Toyota issued a recall on the lower ball joint due to the possibility of premature wear from improper finishing in production. The ball joints will be replaced under the recall. There are two separate recalls combined here, one applies to 2002-2004 and the second to 2004-2006 Models.  Please contact you local Toyota dealer to see if your vehicle is included.

Drivers may hear a loud noise, much like a vacuum cleaner, coming from their engine on cold starts. This affects the 2005-2009 Toyota Tundra iForce V8 models. 

The noise is from the secondary air pump, which sends hot air to the catalytic converter when the engine is cold. This allows the catalytic converter to clean exhaust better, and lower emissions while the engine is warming up.

Pump failure may result in:

Fixing the issue involves removal of the intake manifold, and replacement of the secondary air pump.

The 2000-2006 Toyota Tundra with the automatic transmission may develop an issue which is commonly known as the "strawberry milkshake".

The name is based on the color and consistency of the fluid found in the coolant reservoir, transmission, and radiator.

The radiator on these models has an isolated portion for cooling automatic transmission fluid(ATF) that is pumped in and out by the transmission.
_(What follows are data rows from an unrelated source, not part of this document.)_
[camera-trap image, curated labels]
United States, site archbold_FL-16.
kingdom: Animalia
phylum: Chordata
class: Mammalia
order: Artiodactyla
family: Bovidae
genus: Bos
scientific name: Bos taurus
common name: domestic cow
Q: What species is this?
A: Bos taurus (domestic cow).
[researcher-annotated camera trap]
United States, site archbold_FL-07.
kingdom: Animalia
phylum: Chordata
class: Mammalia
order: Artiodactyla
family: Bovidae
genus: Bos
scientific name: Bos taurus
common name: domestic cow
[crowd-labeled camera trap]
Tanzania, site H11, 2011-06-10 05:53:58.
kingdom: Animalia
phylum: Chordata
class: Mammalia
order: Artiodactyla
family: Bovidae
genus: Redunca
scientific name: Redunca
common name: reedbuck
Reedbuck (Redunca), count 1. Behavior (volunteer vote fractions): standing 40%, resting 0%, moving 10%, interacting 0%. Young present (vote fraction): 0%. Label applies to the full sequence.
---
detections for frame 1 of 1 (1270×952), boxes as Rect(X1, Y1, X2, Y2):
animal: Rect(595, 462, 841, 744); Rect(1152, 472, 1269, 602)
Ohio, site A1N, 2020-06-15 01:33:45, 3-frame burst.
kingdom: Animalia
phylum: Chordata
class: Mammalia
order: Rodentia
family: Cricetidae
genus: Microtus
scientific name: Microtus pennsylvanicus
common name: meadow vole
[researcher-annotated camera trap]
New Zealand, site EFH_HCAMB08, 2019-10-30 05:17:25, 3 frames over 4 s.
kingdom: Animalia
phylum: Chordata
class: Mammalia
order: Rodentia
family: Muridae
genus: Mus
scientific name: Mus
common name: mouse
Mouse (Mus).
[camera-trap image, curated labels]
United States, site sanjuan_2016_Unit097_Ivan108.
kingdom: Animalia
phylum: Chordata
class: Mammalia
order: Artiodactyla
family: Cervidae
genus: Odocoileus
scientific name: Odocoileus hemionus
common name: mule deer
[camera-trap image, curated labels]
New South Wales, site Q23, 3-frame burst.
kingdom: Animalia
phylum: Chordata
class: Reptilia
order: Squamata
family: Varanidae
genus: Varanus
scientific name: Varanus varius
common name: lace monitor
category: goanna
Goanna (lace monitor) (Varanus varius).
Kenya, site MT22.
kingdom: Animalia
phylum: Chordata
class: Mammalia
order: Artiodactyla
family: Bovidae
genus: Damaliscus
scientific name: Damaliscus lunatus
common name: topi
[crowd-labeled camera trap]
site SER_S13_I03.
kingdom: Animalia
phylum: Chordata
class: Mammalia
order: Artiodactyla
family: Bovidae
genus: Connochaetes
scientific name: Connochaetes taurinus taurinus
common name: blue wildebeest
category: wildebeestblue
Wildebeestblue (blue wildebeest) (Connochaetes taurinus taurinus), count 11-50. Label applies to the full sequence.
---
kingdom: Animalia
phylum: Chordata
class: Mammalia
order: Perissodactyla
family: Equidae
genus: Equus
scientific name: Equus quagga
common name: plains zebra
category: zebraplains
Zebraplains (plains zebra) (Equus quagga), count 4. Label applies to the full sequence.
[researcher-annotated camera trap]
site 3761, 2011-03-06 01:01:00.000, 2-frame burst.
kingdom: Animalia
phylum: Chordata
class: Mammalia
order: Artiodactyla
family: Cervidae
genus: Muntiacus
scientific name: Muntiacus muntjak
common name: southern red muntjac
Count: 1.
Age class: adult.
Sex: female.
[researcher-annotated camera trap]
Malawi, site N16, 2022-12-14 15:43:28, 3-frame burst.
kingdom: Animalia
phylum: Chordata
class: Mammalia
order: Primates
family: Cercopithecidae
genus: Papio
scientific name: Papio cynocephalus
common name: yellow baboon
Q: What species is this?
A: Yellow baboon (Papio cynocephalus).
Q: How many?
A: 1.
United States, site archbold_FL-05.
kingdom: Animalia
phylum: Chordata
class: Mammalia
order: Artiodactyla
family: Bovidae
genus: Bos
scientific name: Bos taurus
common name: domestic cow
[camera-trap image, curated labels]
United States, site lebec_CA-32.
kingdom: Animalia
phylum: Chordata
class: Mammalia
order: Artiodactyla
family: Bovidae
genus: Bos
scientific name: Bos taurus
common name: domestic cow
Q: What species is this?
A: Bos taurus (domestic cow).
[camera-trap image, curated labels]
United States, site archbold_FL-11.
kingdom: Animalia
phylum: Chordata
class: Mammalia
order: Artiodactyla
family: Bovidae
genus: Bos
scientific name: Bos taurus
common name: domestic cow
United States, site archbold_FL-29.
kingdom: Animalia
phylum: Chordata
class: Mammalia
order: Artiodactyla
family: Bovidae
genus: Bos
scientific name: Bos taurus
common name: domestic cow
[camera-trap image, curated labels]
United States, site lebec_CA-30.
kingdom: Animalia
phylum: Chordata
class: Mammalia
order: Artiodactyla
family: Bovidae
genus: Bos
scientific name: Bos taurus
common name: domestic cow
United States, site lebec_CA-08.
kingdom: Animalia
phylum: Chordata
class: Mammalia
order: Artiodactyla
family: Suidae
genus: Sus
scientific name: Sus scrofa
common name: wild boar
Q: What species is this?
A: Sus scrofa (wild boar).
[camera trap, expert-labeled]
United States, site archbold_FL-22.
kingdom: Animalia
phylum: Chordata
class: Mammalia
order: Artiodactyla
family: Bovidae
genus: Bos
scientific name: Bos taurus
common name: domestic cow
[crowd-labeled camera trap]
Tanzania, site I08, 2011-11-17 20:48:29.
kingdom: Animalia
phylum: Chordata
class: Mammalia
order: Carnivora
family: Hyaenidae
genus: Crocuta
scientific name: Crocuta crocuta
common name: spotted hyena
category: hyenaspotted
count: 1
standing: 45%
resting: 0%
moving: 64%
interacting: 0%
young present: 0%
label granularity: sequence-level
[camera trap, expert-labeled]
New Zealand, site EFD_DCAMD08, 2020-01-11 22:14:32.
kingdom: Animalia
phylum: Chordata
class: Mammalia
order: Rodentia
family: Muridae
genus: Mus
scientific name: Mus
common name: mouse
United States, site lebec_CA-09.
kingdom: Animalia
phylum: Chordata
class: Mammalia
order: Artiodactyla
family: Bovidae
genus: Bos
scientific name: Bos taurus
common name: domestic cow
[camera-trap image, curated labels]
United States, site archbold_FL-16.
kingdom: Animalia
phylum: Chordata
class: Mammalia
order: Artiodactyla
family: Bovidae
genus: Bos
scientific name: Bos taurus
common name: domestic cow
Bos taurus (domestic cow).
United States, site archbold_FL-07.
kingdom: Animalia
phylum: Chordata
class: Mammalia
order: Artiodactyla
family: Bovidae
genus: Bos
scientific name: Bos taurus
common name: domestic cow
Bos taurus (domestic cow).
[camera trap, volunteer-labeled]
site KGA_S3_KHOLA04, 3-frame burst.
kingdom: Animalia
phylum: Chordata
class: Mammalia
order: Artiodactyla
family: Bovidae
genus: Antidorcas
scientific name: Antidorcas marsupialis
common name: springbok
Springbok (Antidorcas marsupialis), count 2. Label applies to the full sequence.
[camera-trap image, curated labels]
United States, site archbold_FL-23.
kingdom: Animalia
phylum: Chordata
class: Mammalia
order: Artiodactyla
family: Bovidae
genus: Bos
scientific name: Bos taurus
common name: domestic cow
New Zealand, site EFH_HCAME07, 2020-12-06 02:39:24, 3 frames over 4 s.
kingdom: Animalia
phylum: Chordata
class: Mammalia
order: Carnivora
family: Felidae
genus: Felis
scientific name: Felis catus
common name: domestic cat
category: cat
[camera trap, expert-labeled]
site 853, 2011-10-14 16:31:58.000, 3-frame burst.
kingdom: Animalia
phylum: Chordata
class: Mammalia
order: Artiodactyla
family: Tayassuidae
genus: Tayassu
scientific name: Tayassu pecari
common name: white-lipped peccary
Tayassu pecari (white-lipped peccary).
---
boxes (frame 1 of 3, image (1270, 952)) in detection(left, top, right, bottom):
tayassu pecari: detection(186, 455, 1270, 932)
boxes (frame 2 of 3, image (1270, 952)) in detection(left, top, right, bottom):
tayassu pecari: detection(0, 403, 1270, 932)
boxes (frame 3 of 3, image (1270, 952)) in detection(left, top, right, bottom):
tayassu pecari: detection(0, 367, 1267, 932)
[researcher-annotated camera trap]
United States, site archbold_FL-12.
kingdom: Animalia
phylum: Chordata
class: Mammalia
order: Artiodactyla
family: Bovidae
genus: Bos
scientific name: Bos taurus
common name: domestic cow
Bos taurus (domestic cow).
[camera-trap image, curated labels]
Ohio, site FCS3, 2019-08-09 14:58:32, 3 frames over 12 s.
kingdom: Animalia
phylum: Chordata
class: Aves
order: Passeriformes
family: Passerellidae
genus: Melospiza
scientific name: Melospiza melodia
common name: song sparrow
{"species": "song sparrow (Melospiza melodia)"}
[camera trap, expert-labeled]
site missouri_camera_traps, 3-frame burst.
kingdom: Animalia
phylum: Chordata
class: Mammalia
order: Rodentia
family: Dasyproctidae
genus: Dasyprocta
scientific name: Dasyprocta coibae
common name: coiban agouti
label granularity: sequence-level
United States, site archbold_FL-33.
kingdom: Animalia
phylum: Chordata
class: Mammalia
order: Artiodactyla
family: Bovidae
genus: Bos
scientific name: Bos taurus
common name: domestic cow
This area of the radiator is known to rupture internally, and the following occurs:

  • Transmission overheating warning light
  • Transmission slipping (engine revs high and vehicle moves slowly)
  • Engine overheating
  • ATF and engine coolant mix in the radiator, engine, and transmission

Engine coolant in the transmission can cause severe damage, and if not caught immediately may require replacement or rebuild of the automatic transmission.

To correct the situation, the radiator must be replaced, and the engine cooling system must be flushed thoroughly. Also, the transmission will need to be professionally flushed, inspected, and possibly repaired or replaced.

To prevent this from occurring, proactive replacement of the radiator is necessary and recommended.